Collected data
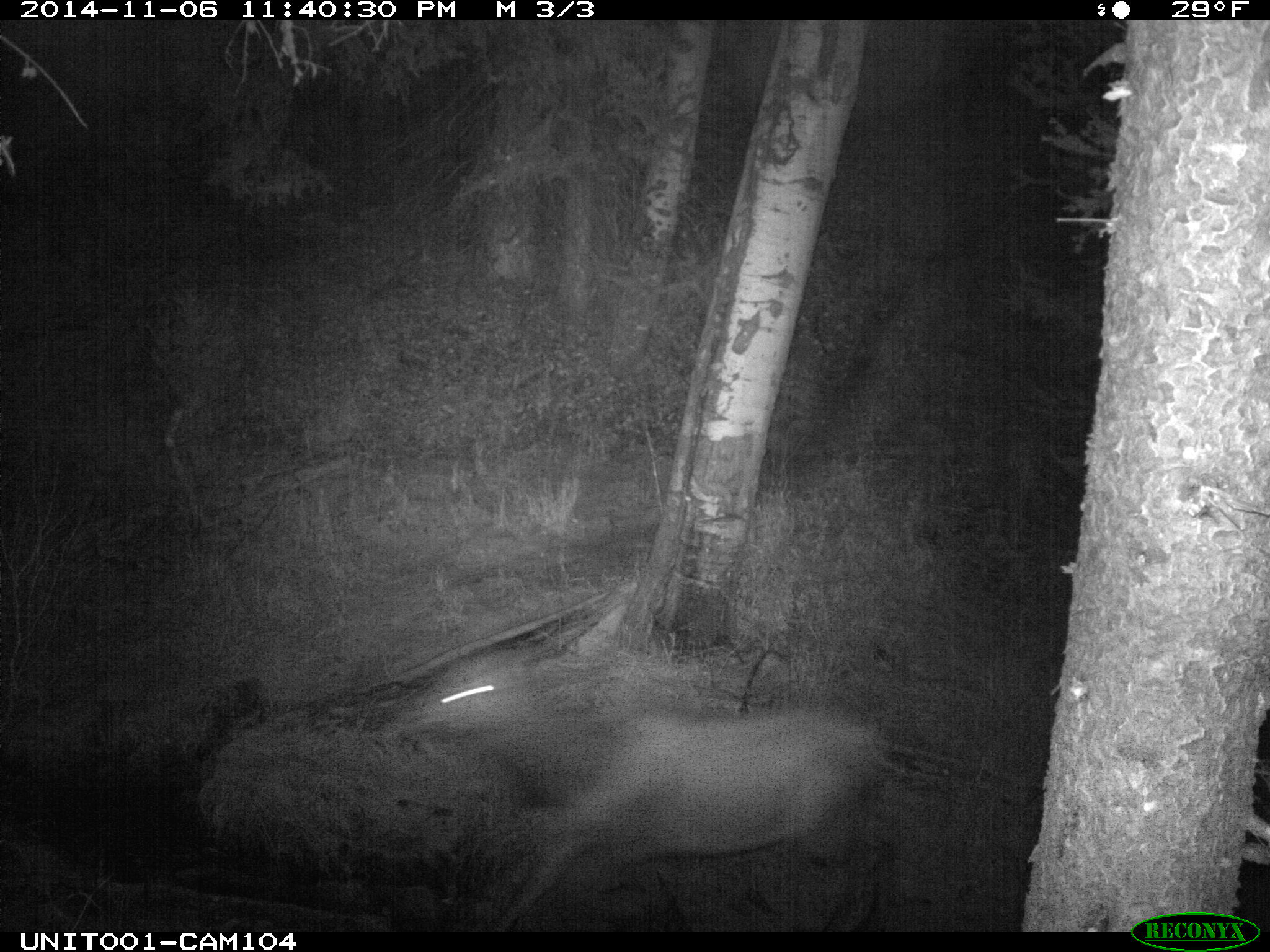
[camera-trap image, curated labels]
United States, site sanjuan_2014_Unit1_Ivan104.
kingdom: Animalia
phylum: Chordata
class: Mammalia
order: Artiodactyla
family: Cervidae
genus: Cervus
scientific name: Cervus elaphus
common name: red deer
Cervus elaphus (red deer).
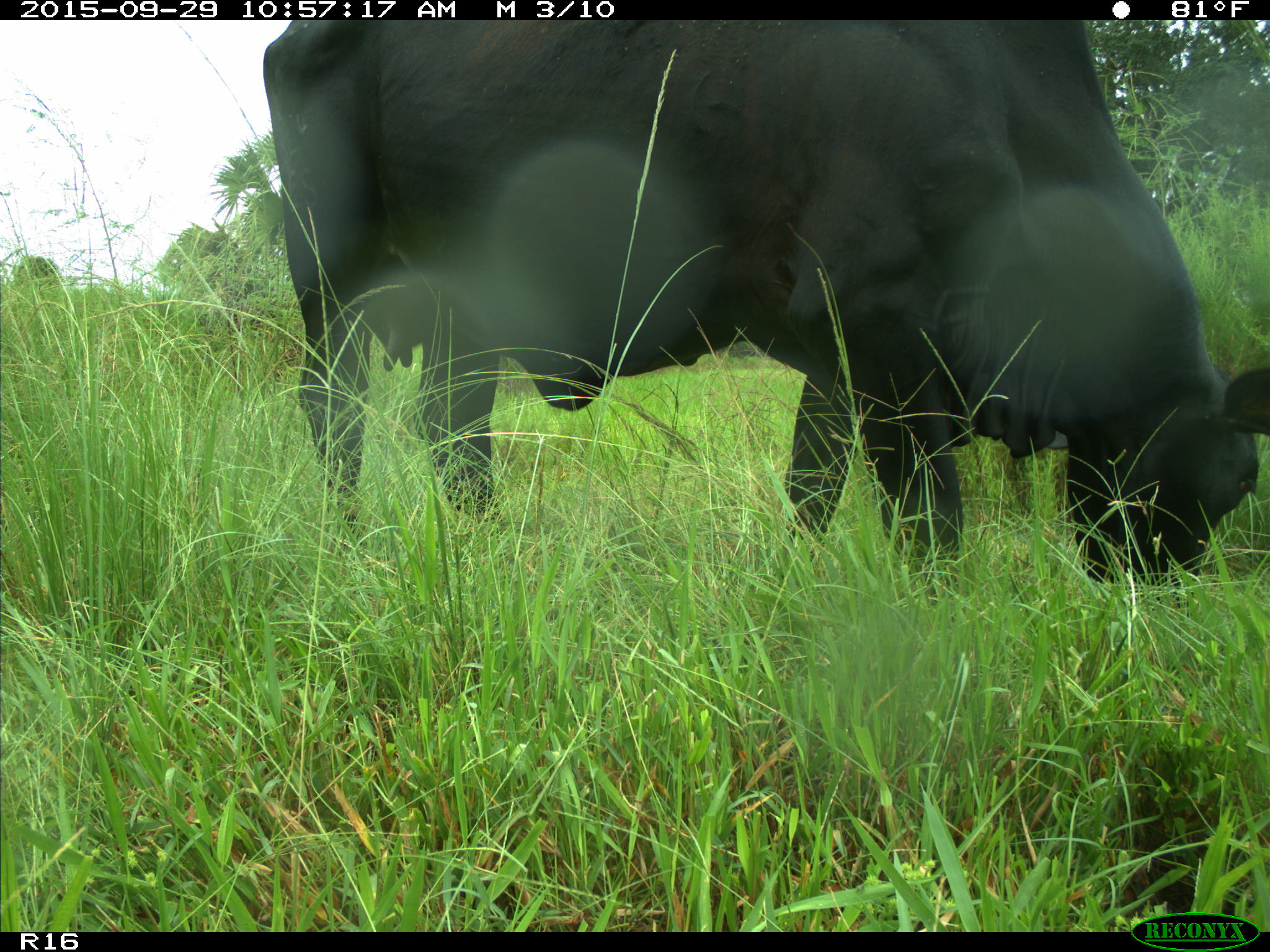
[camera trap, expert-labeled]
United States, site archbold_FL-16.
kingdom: Animalia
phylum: Chordata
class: Mammalia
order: Artiodactyla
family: Bovidae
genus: Bos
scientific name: Bos taurus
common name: domestic cow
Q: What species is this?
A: Bos taurus (domestic cow).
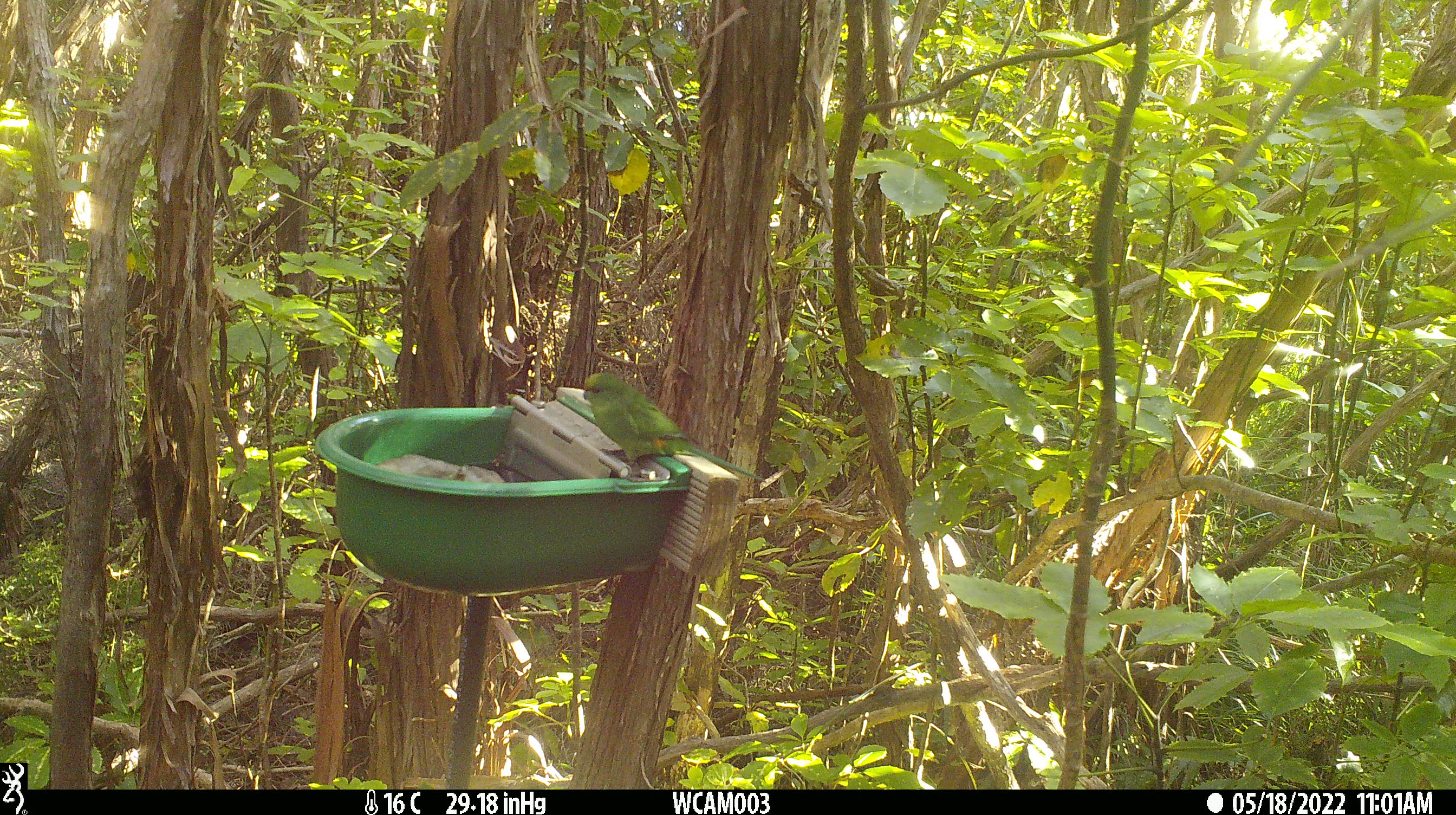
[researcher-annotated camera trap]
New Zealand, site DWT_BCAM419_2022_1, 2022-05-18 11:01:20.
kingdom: Animalia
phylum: Chordata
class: Aves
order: Psittaciformes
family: Psittaculidae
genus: Cyanoramphus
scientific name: Cyanoramphus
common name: parakeet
Parakeet (Cyanoramphus).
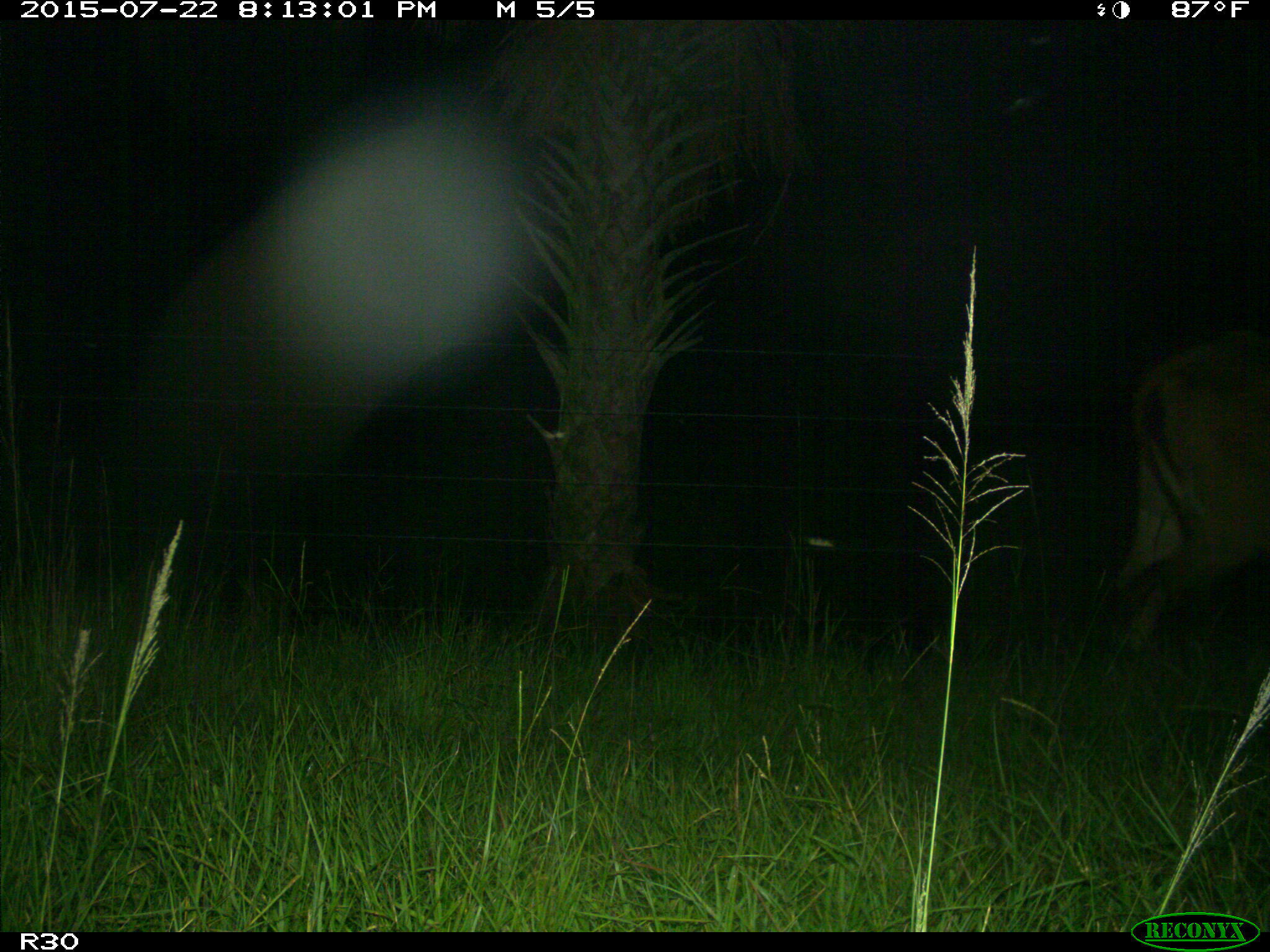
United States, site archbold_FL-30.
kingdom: Animalia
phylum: Chordata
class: Mammalia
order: Artiodactyla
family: Bovidae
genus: Bos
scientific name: Bos taurus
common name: domestic cow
Bos taurus (domestic cow).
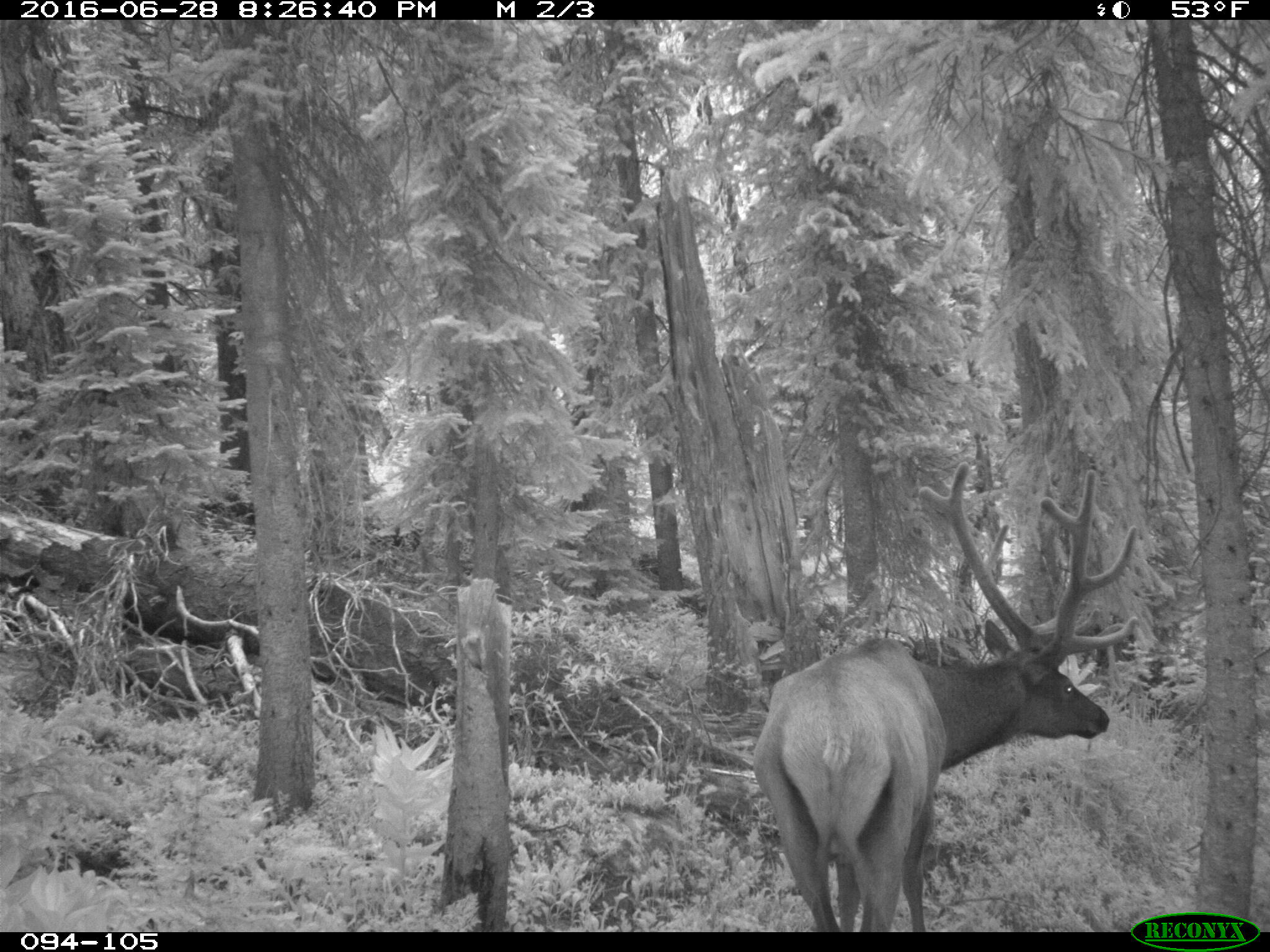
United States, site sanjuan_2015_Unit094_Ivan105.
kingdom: Animalia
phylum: Chordata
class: Mammalia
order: Artiodactyla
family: Cervidae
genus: Cervus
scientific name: Cervus elaphus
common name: red deer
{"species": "Cervus elaphus (red deer)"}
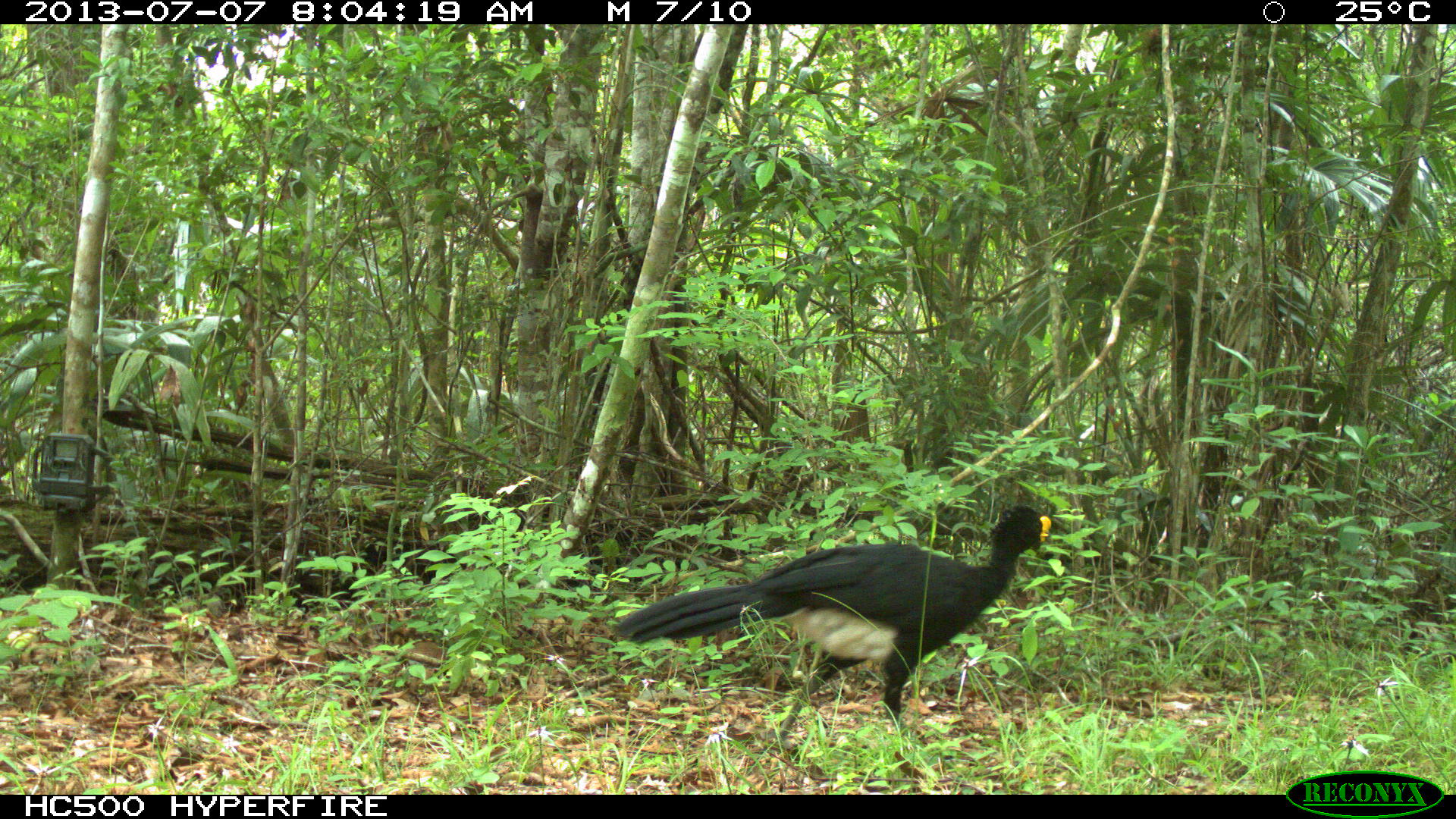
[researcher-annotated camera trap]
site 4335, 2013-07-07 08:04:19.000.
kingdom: Animalia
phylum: Chordata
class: Aves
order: Galliformes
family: Cracidae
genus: Crax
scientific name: Crax rubra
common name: great curassow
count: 1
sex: male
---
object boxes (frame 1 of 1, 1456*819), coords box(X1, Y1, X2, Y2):
crax rubra: box(614, 502, 1052, 748)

■ Problem statement ■
The lines from the one containing "site 4335, 2013-07-07 08:04:19.000." through the last line of the records are to be transcribed exactly, with nothing else added.

■ Answer space ■
site 4335, 2013-07-07 08:04:19.000.
kingdom: Animalia
phylum: Chordata
class: Aves
order: Galliformes
family: Cracidae
genus: Crax
scientific name: Crax rubra
common name: great curassow
count: 1
sex: male
---
object boxes (frame 1 of 1, 1456*819), coords box(X1, Y1, X2, Y2):
crax rubra: box(614, 502, 1052, 748)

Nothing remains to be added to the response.